How do I fix "Go Deadlock — all goroutines are asleep, deadlock!"?

How to fix Go channel deadlocks — unbuffered vs buffered channels, missing goroutines, select statements, closing channels, sync primitives, and detecting deadlocks with go race detector.

Fix: Go Deadlock — all goroutines are asleep, deadlock!

The Problem

A Go program crashes with the deadlock error:

fatal error: all goroutines are asleep - deadlock!

goroutine 1 [chan receive]:
main.main()
        /app/main.go:12 +0x28
exit status 2

Or a program hangs indefinitely without output:

func process(data []int) []int {
    ch := make(chan int)
    var wg sync.WaitGroup

    for _, v := range data {
        wg.Add(1)
        go func(n int) {
            ch <- n * 2   // Sends to channel
            wg.Done()
        }(v)
    }

    wg.Wait()       // All goroutines done — but who reads from ch?
    close(ch)       // Too late — goroutines are blocked on ch <- (send)

    var results []int
    for v := range ch { // Never reached — deadlocked above
        results = append(results, v)
    }
    return results
}

Or a goroutine blocks forever waiting for a channel that’s never written to:

result := <-ch   // Blocks forever if nothing sends to ch

Why This Happens

A deadlock occurs when every goroutine in the program is blocked, each waiting on a channel or mutex operation that no other goroutine can satisfy. The Go runtime scans for this condition and panics rather than hanging silently, which is the all goroutines are asleep message you see in the stack trace. The detection is only triggered when the entire program is stuck — partial deadlocks where one goroutine still runs (a background timer, a network listener) escape the runtime check and surface later as goroutine leaks and memory growth.

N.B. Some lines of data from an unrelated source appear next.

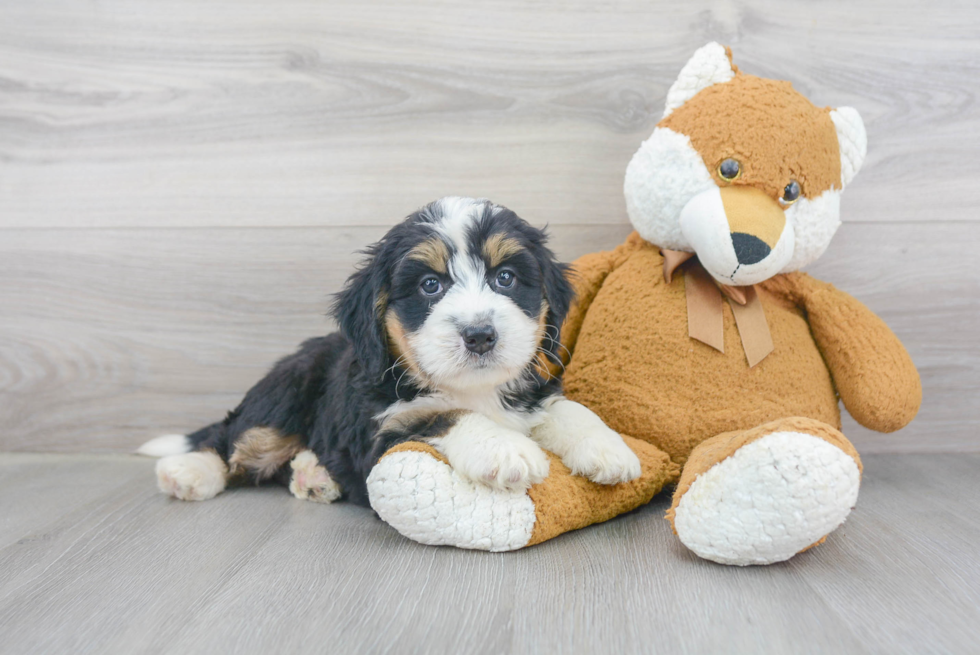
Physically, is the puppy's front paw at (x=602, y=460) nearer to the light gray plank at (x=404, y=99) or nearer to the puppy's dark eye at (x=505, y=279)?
the puppy's dark eye at (x=505, y=279)

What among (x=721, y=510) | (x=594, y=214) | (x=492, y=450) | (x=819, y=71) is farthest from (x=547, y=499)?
(x=819, y=71)

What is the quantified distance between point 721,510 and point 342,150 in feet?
5.40

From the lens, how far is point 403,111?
2271 mm

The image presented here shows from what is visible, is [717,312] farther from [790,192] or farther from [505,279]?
[505,279]

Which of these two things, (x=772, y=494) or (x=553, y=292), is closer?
(x=772, y=494)

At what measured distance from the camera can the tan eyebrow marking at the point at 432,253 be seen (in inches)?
59.4

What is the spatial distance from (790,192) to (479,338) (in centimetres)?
86

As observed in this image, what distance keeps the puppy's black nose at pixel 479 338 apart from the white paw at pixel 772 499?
509mm

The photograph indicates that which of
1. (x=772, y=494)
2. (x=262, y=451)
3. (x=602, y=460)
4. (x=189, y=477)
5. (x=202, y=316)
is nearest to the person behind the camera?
(x=772, y=494)

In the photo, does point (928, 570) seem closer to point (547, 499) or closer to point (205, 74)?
point (547, 499)

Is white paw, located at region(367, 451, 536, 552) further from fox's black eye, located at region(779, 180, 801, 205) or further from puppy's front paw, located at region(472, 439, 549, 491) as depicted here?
fox's black eye, located at region(779, 180, 801, 205)

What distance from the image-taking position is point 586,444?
1.54 metres

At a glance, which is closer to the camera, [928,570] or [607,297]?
[928,570]

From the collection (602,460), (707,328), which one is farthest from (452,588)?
(707,328)
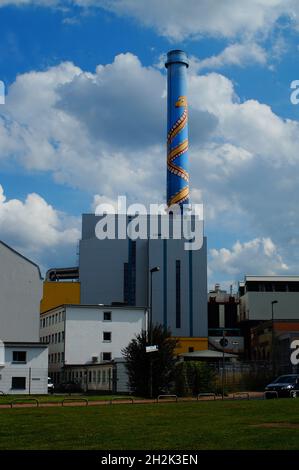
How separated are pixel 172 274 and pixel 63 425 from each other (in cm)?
7536

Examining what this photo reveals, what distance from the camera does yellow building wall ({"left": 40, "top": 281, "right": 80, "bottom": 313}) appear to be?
309 ft

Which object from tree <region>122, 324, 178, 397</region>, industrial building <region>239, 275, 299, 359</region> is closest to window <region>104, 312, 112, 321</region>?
tree <region>122, 324, 178, 397</region>

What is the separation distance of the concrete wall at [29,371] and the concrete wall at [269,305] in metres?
53.4

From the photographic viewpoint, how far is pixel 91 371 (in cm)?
6269

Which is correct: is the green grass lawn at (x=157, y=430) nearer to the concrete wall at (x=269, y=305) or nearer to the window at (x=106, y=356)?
the window at (x=106, y=356)

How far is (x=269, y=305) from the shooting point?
106 m

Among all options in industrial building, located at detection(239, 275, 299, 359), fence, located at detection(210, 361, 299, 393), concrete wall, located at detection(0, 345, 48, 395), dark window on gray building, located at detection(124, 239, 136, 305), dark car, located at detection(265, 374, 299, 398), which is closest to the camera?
dark car, located at detection(265, 374, 299, 398)

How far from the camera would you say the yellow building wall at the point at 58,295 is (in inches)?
3711

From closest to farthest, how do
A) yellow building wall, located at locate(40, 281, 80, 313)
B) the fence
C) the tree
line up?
the tree
the fence
yellow building wall, located at locate(40, 281, 80, 313)

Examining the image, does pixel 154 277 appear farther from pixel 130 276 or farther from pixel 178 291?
pixel 130 276

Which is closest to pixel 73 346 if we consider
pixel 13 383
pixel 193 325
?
pixel 13 383

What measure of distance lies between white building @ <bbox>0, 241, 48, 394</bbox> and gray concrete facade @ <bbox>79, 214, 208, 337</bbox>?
32299 millimetres

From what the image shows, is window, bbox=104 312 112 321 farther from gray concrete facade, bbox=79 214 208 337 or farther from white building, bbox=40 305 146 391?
gray concrete facade, bbox=79 214 208 337

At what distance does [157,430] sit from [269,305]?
291 ft
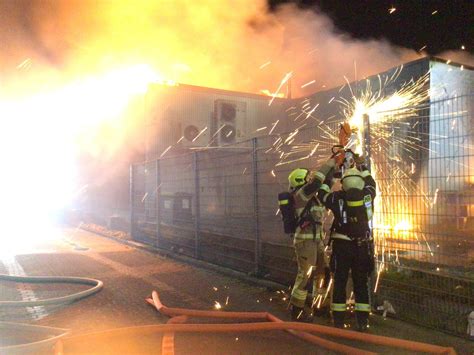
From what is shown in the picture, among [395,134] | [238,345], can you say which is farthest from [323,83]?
[238,345]

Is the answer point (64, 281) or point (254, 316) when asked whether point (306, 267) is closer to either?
point (254, 316)

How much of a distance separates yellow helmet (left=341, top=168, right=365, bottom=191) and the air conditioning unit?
46.5ft

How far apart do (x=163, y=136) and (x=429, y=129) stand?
14553 mm

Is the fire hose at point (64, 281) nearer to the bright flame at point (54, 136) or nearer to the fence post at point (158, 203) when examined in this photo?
the fence post at point (158, 203)

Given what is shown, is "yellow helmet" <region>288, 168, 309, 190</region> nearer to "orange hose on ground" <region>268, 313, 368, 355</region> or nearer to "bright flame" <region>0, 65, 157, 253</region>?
"orange hose on ground" <region>268, 313, 368, 355</region>

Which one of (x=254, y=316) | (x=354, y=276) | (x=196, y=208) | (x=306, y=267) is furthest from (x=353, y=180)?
(x=196, y=208)

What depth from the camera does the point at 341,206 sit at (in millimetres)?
4973

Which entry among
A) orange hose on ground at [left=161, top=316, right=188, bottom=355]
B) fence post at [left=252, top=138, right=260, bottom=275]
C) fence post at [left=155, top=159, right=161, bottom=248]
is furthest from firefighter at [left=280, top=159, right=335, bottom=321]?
fence post at [left=155, top=159, right=161, bottom=248]

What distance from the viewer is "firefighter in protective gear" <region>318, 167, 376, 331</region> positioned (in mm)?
4789

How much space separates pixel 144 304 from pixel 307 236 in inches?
95.4

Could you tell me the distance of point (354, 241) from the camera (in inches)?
191

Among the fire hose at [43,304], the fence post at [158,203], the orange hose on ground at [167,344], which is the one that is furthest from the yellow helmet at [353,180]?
the fence post at [158,203]

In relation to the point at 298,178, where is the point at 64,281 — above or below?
below

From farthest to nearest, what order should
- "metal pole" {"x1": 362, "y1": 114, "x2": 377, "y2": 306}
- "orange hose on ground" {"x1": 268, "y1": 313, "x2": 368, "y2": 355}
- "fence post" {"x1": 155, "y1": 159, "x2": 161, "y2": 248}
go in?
"fence post" {"x1": 155, "y1": 159, "x2": 161, "y2": 248} < "metal pole" {"x1": 362, "y1": 114, "x2": 377, "y2": 306} < "orange hose on ground" {"x1": 268, "y1": 313, "x2": 368, "y2": 355}
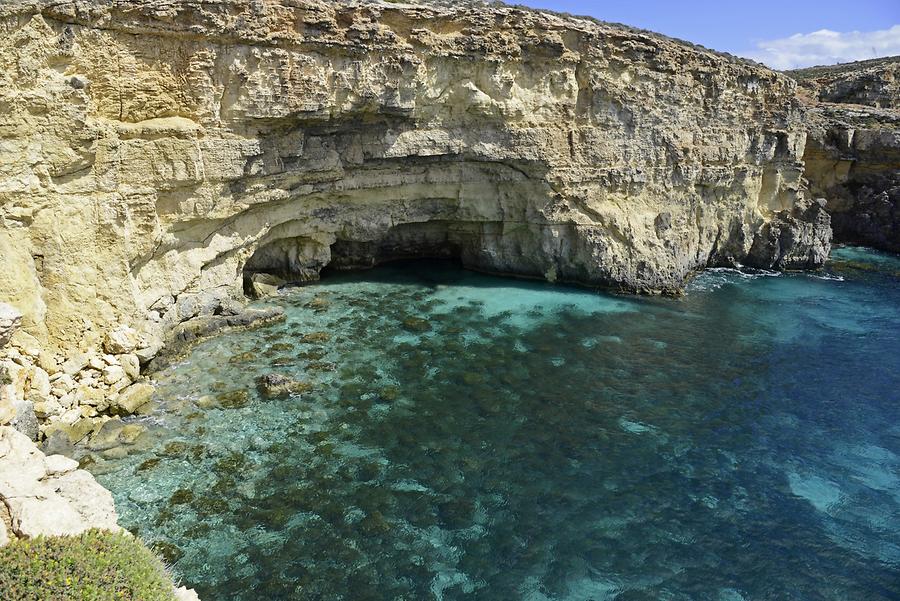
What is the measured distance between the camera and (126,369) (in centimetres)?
1686

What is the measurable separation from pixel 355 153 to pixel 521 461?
1479 cm

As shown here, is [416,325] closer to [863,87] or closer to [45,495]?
[45,495]

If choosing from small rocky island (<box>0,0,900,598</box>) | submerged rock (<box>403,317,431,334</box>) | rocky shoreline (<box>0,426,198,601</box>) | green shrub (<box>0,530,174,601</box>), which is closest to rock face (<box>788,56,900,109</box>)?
small rocky island (<box>0,0,900,598</box>)

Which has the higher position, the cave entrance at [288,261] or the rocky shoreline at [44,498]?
the cave entrance at [288,261]

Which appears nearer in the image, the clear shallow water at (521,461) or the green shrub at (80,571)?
the green shrub at (80,571)

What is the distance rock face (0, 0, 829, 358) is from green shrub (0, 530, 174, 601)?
9036mm

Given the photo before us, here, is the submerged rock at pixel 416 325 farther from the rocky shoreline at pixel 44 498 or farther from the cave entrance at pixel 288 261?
the rocky shoreline at pixel 44 498

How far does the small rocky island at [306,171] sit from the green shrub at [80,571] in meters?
0.56

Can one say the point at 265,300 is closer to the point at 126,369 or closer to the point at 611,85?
the point at 126,369

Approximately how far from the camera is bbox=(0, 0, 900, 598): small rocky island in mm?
15227

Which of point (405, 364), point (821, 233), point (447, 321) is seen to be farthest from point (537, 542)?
point (821, 233)

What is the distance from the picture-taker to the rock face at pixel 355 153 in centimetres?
1611

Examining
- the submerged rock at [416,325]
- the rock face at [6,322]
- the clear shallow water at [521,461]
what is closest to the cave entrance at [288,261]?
the clear shallow water at [521,461]

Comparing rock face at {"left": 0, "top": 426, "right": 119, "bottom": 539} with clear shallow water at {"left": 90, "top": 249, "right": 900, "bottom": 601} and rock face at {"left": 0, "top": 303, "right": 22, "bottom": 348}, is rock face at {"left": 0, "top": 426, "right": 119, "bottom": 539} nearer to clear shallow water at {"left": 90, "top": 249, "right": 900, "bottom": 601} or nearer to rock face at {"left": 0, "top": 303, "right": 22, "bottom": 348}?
clear shallow water at {"left": 90, "top": 249, "right": 900, "bottom": 601}
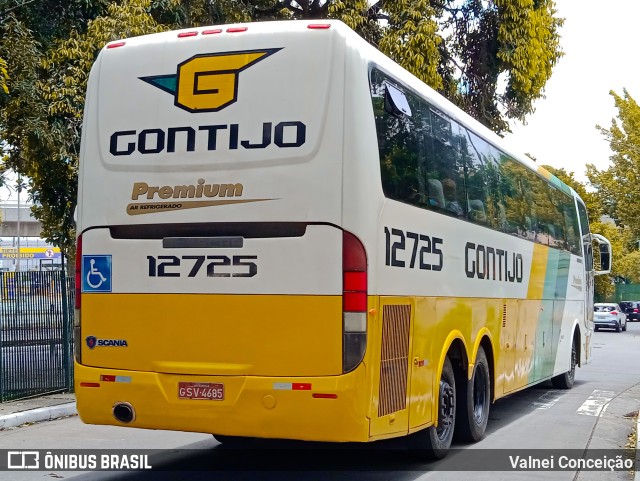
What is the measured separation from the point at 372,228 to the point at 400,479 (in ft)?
8.27

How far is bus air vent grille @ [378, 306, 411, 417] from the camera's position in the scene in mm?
7262

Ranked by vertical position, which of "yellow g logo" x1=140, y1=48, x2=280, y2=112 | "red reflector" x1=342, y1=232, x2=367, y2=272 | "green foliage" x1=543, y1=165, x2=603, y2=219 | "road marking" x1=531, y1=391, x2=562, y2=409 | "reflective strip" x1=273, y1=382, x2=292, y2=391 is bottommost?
"road marking" x1=531, y1=391, x2=562, y2=409

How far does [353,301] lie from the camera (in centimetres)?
688

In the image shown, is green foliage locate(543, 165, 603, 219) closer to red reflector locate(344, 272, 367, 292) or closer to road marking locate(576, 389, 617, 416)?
road marking locate(576, 389, 617, 416)

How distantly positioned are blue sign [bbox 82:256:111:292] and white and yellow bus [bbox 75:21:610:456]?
0.02 metres

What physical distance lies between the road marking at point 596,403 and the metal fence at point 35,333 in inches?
308

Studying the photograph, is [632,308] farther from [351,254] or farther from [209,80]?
[209,80]

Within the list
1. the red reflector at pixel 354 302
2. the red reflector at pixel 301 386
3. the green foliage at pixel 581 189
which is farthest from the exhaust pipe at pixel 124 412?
the green foliage at pixel 581 189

The first conceptual hurdle is the difference between buffered and unbuffered channels. An unbuffered channel is a rendezvous point: the sender blocks until a receiver arrives, and vice versa. A buffered channel of size N lets the sender succeed without a receiver up to N times, then blocks. Most deadlocks come from assuming a channel will buffer when it won’t, or from setting up senders before any receiver exists. The second hurdle is ownership: every channel needs a clear sender side that closes it. If both ends try to close, you get a panic on the second close. If neither end closes, for range loops never terminate.

Common causes:

Sending to an unbuffered channel with no receiver — unbuffered channels block the sender until a receiver is ready. If no goroutine is reading, the sender blocks forever.
Reading from an empty channel that will never receive data — if the only writer closes without sending, the reader blocks.
wg.Wait() before starting the reader — wg.Wait() blocks until all goroutines finish. If goroutines block on sending to a channel that nobody reads, wg.Wait() never returns.
Circular channel dependency — goroutine A waits for goroutine B to send, goroutine B waits for goroutine A to send.
Not closing a channel being ranged — for v := range ch blocks after the last item until the channel is closed.
sync.Mutex locked twice — calling Lock() when you already hold the lock deadlocks (use RWMutex for read-sharing or restructure locking).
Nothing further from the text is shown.